Bien aidé par sa logique ancrée dans la réalité, Feierabends'avère extrêmement simple à prendre en main, et facile d'accès pour un jeu du genre. Une fois que l'on a compris la routine d'un tour et surtout ce qu'il est possible de faire sur les différents plateaux du jeu, une partie peut démarrer rapidement, et il n'y a jamais vraiment besoin de revenir dans le livret de règles.
S'il est très "simple" dans son déroulé, une grande part du plaisir de Feierabendest dans la gestion de son rythme de jeu. Comme les joueurs ne jouent pas le même nombre d'ouvriers à chaque tour, les semaines ne finissent pas au même moment pour chacun (le seul truc illogique qui pourrait faire sortir du jeu, et encore...).
Tout le sel du jeu consiste donc à trouver le tempo idéal pour avoir un maximum de meeples disponibles, quand les actions que l'on convoitent sont libres. Car je ne l'ai pas assez précisé, mais 90% des emplacements ne peuvent accueillir qu'un joueur. Il faut donc bien choisir. Si on ajoute à cela que tous vos adversaires ont la même idée, et vont surveiller vos faits et gestes, surtout si vous êtes proches de la victoire, il faut quand même activer son ciboulot.

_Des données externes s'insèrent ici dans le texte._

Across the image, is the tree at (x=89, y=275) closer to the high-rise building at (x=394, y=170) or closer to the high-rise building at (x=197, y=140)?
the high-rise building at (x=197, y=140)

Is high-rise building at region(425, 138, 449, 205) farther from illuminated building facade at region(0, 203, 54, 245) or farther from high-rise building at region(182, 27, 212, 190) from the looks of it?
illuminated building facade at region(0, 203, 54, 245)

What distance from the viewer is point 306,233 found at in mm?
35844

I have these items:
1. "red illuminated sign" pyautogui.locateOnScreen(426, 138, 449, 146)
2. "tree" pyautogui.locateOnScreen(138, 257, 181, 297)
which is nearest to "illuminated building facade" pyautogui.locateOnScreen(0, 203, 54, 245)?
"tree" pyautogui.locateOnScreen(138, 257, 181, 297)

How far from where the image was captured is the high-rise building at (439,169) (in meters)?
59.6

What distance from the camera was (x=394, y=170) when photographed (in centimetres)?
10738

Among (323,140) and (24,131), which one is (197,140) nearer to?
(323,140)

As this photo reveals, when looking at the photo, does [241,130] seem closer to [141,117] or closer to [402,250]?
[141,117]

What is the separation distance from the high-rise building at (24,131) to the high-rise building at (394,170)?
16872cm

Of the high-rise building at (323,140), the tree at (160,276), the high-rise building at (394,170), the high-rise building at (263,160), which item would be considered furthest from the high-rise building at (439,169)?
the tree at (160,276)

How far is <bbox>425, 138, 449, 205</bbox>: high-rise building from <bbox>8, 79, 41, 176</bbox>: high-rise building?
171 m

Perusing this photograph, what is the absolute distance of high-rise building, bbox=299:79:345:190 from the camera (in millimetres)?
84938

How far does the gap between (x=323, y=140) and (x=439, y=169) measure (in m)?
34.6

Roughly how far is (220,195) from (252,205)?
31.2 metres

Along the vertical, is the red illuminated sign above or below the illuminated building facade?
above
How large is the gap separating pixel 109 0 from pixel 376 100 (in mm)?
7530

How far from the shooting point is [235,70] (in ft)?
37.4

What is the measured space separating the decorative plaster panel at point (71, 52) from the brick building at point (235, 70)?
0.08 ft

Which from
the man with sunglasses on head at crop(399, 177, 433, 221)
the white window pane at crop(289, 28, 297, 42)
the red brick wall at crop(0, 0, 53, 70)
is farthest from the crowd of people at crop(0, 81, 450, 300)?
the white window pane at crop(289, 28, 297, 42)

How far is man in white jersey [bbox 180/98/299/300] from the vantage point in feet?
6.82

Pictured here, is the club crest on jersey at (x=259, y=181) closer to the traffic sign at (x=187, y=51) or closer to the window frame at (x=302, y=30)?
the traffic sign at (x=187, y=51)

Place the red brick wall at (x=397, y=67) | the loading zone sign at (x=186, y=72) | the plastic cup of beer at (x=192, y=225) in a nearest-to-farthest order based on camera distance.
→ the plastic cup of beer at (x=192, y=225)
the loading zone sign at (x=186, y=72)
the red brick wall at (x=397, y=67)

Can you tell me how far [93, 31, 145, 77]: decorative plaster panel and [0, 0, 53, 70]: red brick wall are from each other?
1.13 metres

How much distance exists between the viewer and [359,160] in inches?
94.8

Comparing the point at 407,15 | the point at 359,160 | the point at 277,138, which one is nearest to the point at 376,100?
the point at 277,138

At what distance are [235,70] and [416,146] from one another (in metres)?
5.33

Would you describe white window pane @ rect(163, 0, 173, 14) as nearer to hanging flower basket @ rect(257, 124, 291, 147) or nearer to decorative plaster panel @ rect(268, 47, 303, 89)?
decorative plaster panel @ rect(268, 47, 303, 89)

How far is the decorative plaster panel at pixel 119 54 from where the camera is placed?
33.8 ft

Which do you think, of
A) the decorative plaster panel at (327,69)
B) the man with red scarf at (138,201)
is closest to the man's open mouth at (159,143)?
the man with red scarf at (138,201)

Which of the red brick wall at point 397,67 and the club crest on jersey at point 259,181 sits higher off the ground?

Des reproches ? J'ai un peu peur pour la rejouabilité et le plaisir sur le long terme, vu que la seule variance entre deux parties va venir de la façon de jouer des adversaires. Je pense que ce jeu aurait été un candidat idéal à un système d'évènements qui surviennent entre chaque tour, ajoutant un peu de chaos dans les stratégies huilées des meilleurs (et les aléas de la vie, il y a pas plus réalistes). Le rêve, cela aurait été des plateaux d'actions modulaires, pouvant modifier la "ville" de départ à volonté. Mais là je fais mon gourmand, Feierabend est déjà un sacré jeu, et ce serait dommage de ne pas l'essayer si vous le pouvez.